Tim KKN UMY Membuat Peta Digital Dusun Pagersari Magelang

Peta digital Dusun Pagersari, Mranggen, Srumbung, Magelang, Jawa Tengah. - Istimewa
11 Maret 2020 17:47 WIB Pengabdian UMY Share :

Harianjogja.com, JOGJA—Kuliah Kerja Nyata Pembelajaran dan Pemberdayaan Masyarakat (KKN-PPM) Universitas Muhammadiyah Yogyakarta membuat peta digital Dusun Pagersari, Desa Mranggen, Srumbung, Magelang, Jawa Tengah, berbasis aplikasi CarryMap.

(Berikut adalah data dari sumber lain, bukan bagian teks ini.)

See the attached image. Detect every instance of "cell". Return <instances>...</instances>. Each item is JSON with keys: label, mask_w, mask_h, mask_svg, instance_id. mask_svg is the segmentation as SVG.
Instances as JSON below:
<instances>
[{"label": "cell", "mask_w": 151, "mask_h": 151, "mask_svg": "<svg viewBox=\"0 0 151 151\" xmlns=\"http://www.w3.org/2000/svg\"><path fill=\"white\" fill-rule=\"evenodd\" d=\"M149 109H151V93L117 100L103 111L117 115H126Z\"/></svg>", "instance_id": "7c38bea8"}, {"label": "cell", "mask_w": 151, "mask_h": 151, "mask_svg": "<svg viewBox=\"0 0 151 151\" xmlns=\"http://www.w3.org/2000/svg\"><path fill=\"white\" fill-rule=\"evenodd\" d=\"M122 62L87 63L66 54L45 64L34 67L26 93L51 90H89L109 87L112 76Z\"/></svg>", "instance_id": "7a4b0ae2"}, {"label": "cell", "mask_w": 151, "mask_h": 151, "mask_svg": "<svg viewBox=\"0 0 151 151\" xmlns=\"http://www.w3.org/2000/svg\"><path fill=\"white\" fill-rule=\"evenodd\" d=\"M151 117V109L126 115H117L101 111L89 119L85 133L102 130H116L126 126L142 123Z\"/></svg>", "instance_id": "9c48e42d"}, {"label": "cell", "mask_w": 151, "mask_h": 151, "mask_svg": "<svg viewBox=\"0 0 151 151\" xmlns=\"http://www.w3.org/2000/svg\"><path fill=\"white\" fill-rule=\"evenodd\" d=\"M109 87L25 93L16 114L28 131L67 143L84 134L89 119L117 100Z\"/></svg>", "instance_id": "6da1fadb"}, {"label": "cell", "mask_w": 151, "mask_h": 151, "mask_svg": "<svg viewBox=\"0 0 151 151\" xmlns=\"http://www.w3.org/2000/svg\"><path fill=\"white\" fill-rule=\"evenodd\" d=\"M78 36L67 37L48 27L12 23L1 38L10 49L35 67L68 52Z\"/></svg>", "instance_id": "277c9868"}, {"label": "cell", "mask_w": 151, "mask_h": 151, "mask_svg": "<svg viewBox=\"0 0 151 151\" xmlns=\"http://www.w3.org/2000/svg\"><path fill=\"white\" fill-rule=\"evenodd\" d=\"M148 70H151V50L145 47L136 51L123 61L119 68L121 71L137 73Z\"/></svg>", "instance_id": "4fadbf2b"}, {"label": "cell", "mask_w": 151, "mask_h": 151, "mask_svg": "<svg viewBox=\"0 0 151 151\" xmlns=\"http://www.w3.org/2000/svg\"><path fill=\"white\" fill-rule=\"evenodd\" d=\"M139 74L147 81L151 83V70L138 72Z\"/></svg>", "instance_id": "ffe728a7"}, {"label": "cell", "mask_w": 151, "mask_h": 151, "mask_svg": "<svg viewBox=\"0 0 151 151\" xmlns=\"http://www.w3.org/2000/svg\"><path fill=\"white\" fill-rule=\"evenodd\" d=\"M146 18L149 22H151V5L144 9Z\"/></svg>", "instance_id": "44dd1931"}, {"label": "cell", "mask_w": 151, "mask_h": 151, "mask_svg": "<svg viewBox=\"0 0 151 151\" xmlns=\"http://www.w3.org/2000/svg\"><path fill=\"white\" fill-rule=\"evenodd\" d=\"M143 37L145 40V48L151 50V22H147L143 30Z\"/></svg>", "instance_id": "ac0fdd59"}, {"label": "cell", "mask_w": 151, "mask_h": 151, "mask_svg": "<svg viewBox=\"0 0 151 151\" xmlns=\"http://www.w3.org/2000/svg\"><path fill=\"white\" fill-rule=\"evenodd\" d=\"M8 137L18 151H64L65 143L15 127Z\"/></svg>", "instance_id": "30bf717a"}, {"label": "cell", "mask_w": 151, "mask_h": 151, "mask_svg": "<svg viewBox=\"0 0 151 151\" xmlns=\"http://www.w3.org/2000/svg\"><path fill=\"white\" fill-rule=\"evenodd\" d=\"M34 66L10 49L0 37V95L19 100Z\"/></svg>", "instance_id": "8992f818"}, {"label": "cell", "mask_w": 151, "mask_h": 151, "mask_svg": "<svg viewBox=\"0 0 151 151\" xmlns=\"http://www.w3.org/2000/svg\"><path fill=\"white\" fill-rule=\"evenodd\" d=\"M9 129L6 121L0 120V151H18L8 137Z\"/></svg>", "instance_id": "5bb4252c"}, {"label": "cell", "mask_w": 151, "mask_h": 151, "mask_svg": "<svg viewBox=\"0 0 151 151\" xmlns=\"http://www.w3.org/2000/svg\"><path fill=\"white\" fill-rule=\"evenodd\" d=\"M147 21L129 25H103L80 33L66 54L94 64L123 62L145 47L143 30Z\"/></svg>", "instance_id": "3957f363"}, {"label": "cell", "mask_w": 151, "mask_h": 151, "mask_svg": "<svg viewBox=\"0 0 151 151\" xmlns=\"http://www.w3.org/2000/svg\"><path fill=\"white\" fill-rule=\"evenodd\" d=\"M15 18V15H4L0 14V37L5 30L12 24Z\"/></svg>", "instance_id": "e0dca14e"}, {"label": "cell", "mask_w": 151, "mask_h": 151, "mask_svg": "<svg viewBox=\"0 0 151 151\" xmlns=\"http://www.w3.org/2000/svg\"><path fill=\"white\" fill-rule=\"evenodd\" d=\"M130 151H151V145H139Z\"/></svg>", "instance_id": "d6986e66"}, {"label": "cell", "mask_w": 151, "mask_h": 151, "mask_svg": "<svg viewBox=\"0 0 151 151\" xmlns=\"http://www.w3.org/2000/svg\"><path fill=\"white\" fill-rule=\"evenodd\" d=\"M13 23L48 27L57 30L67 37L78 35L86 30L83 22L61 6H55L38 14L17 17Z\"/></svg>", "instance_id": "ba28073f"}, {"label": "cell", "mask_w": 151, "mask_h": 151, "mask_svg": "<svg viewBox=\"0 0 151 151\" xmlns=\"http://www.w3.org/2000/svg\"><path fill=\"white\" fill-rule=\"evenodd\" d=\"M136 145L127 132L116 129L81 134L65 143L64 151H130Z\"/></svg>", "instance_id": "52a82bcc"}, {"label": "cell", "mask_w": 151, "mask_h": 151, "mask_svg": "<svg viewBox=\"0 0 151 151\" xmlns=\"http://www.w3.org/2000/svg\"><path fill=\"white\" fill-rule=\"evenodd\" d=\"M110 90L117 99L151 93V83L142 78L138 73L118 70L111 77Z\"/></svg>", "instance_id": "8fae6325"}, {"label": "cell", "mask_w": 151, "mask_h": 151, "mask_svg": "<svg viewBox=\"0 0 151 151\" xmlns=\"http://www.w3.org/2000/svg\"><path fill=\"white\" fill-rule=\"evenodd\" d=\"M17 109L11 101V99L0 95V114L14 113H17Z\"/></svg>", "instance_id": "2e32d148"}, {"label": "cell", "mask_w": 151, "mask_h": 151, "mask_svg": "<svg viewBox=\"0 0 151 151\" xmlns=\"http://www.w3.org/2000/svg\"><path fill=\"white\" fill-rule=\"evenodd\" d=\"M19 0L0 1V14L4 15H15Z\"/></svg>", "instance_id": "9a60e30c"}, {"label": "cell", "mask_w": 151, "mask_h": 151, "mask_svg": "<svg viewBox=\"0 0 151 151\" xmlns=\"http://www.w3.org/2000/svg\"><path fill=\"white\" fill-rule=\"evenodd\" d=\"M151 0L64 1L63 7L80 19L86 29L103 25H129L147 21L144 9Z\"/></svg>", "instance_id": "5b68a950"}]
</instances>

Emil Adly, dosen pembimbing KKN di Dusun Pagersari mengatakan pembuatan peta digital itu melibatkan 10 warga masyarakat, termasuk kepala dusun setempat, dan berlangsung sebulan penuh pada 6 Januari - 6 Februari 2020

“Peta digital ini berisi data-data administrasi kependudukan yang bisa diakses melalui Android sebagai bekal teknologi menuju desa wisata di Desa Mranggen,” kata Emil, dosen Teknil Sipil UMY, melalui keterangan tertulis yang diterima Harian Jogja, Selasa (10/3/2020).

CarryMap, menurut dia, adalah salah satu produk ARCGIS, teknologi yang sedang berkembang dan banyak digunakan oleh akademisi, militer, pemerintahan, amaupun pebisnis di negara maju. ARCGIS mengakomodasi berbagai kebutuhan dalam pengelolaan sumber daya alam dan lingkungan.

“Pembuatan peta spasial digital ini menggunakan data yang diperoleh dari kartu keluarga. Selanjutnya kami mengambil titik koordinat di tiap-tiap rumah maupun fasilitas umum menggunakan alat Garmin sekaligus mengambil foto. Kegiatan ini melibatkan seluruh mahasiswa KKN. Pengambilan data ini terbilang cukup mudah dan cepat karena didukung oleh pengetahuan mahasiswa dalam menggunakan alat. Selain itu, Dusun Pagersari masih terjangkau oleh layanan jaringan GPS,” ujar Emil.

Data yang terkumpul selanjutnya diinput dalam Excel guna mempermudah pekerjaan. Proses selanjutnya adalah penentuan lokasi peta dengan melihat deliniasi menggunakan aplikasi Google Maps untuk menentukan koordinat.

“Pembuatan peta spasial ARCGIS ini melibatkan mahasiswa Teknik Sipil yang secara kelimuan menguasai pembuatan, dan dibantu mahasiswa Program Studi Ilmu Hukum, Ilmu Pemerintahan, Akuntansi, Hubungan Internasional, Agribisnis, Ekonomi Syariah, serta Ilmu Komunikasi. Proses input dan pembuatan peta menggunakan ARCGIS dilakukan selama lebih kurang dua pekan mengingat kegiatan yang lain yang harus dikerjakan secara bersamaan. Data yang diinput ke dalam ARCGIS dan di-convert  terdiri dari dua buah data yang nantinya dipegang oleh kepala dusun. Data itu dipilah menjadi data rahasia dan data yang bisa diinformasikan. Untuk dapat melihat peta, langkah awal yang harus dilakukan warga adalah men-download aplikasi CarryMap di Google Store. Selanjutnya, warga bisa men-download link http://bit.ly/38xVGzf, setelah itu akan di-direct menggunakan aplikasi CarryMap. Setelah peta terbuka, akan muncul kode seperti rumah yang diberi nomor, mesjid, dan makam. Contohnya, cukup klik rumah yang diberi kode nomor 7 yang ada di RT 1, lalu akan muncul gambar rumah beserta data pemiliknya,” terang Emil.

Kepala Dusun Pagersari sebagai pemegang data mengucapkan terima kasih kepada tim karena peta digital ini sangat membantu dalam mempermudah pencarian data masyarakat.